One of the toughest lessons life threw my way was back in Junior High: the night I realized there is a reason mayonnaise (and any type of mayonnaise based dish) needs to be left in the refrigerator before it is served.
My family was staying the weekend out of town at a friend’s house. We were attending a weekend-long tent revival and to say there was a multitude of people attending would be an understatement. Every day hundreds of church-goers milled around, visited the town, spent money, and used their time doing “church” things. Being a fan of food, one of the joys of meetings like this is the tables upon tables of every dish imaginable. It was a fun time. Meeting new people and spending time with my friends are the memories most present in my mind. That, and the night before we left to go home.
I awoke, dripping wet with sweat. If memory serves it was around two or three in the morning. At first I felt fine, but realized that was changing fast. I had no knowledge of food poisoning or what it was about to do to my body, so the feeling was new and scary. Whatever it was, it happened fast. I will spare you the gory details, but suffice it to say I spent the next few hours in the bathroom. I don’t remember much about that night, but I do remember at some point in time praying to die. That is not meant to be funny either; I was so sick I just wanted it to end. This is one of those times I can honestly say I would not wish what I went through on my worst enemy. Without belaboring the point there came a time in the early morning hours my stomach was left with nothing to purge … but that didn’t stop the muscles in my gut.
It was not until the next morning I found out my mother was in the other bathroom going through the same hell I had been introduced to. That was my first indication that it was more than just a stomach bug and there was something more sinister happening. We both drug our tired and dehydrated bodies to the car and went home. It was during this time we discussed the night’s “pleasantries” and the possibilities of how we both could have come down with the same affliction.
If you haven’t figured it out by now (and from my opening statement) the culprit was a dish my mother and I both ate containing mayonnaise. I cannot for the life of me remember what the dish was. I believe it was macaroni salad since I’m a big fan. All I do know for certainty is never in my life have I been through something so taxing on my body.
Picnic Safety Tips
If you thought you were going to get away without me adding some food safety knowledge you don’t know me very well. If you have not had the pleasure of food poisoning trust me, you never want to go down that road. So, I wanted to add here just a few tips about picnics, dishes needing chilled, and a bit of information on cooking practices.
- Keep perishable food at 40 degrees or lower. When storing food in a cooler, make sure to use plenty of ice or ice packs.

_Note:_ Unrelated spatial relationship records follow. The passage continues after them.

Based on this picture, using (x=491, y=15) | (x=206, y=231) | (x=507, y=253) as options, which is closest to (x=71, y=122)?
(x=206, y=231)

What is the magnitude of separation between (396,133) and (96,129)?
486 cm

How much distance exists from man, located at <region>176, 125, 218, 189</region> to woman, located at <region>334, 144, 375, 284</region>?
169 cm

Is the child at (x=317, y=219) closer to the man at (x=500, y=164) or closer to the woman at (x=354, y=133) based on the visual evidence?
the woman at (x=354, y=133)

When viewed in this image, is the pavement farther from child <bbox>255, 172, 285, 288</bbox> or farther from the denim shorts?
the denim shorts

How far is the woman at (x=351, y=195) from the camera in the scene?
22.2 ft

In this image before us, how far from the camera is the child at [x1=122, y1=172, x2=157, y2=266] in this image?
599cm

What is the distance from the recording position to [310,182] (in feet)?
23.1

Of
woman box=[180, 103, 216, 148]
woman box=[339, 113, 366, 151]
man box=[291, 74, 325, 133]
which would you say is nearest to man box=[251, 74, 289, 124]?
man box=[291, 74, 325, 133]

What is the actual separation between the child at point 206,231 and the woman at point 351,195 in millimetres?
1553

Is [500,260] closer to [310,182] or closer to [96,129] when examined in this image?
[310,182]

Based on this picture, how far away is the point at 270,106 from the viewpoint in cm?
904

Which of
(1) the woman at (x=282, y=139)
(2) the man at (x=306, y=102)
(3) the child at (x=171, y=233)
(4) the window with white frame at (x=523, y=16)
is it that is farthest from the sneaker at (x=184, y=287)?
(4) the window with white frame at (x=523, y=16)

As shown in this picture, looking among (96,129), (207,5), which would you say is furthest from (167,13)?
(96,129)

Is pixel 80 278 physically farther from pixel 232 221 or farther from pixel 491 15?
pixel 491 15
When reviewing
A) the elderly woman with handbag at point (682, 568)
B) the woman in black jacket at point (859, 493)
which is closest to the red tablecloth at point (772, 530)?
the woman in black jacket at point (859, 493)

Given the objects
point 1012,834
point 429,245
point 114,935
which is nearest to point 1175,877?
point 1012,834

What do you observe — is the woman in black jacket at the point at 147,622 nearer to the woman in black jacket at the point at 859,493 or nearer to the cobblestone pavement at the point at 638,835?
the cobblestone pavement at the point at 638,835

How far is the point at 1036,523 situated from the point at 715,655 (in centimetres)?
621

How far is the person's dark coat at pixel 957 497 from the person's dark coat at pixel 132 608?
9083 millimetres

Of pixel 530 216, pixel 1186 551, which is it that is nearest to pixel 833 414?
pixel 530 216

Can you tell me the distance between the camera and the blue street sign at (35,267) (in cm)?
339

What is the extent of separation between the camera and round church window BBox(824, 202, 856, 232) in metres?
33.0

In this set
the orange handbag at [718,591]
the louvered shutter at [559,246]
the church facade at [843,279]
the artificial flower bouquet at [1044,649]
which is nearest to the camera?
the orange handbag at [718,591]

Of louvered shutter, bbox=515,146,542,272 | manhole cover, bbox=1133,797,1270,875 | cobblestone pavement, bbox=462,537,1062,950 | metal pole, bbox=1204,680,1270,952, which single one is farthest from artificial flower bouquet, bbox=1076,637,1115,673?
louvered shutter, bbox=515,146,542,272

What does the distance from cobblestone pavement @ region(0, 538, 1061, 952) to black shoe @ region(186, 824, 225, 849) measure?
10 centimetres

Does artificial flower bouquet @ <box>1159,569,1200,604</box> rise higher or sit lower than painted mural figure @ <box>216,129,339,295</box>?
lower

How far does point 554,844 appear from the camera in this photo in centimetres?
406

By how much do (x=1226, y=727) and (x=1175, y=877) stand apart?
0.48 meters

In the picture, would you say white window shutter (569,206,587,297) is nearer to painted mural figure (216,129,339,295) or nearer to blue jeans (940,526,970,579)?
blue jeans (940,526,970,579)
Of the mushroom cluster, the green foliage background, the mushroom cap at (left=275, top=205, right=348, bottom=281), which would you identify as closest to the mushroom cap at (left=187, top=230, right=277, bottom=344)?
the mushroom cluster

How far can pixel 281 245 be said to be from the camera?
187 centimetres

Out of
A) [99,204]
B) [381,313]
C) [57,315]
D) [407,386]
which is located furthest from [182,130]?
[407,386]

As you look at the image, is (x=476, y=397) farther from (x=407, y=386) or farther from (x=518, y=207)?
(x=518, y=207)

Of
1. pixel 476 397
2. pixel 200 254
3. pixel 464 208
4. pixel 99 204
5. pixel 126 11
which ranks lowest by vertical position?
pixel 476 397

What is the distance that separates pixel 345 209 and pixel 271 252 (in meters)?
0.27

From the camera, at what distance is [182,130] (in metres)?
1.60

Remember to change them often too. If possible, use two separate coolers: one for food and one for drinks. Every time the drink cooler is opened, warm air comes in.
- Keep the food cooler closed until you’re ready to eat. This also applies with food you are going to grill.
- Traveling to the picnic, it is best to keep the coolers away from direct sunlight. Coolers are insulated but can still get warm from prolonged heat.
- Never put food in direct sunlight. Find a spot with plenty of shade.
- The rule of thumb is to throw away any food left out after an hour if the temperature is above 90 degrees. Due to the trauma in my past, I would cut that time in half. But that’s just me.
- It is a griller’s rule to use a thermometer to check meat. I would go further and say use it to keep an eye on chilled foods as well. I’m sure I’m jaded but there is no shame in staying safe. Make sure to wash off the thermometer after checking each dish.
Wash Your Damn Hands
Due to the amount of Salmonella outbreaks, I feel it is important to also mention this as it ties in with picnics: wash your hands. I cannot stress this enough. Before handling food, before and after cooking, and after you are done cleaning; it is imperative to keep your hands clean.
I’m positive many of you have stories like this or similar to mine. Food poisoning is something that catches us all off guard at one time or another. If you are one of the lucky ones, bravo. Keep it that way by staying safe when you’re at a picnic or a tent revival.
It took a few days for me to recover from my food poisoning ordeal. Dehydrated, tired, and sore stomach muscles rounded off the experience. Most of that night is a blur to me now; but, I will always remember two important lessons that I hope you can take to heart. One, food poisoning is the absolute worst. Two, never under any circumstances should you eat anything mayonnaise based that has been sitting in the sun for over an hour.
Trust me. If you can avoid feeling the way, I did you have already won.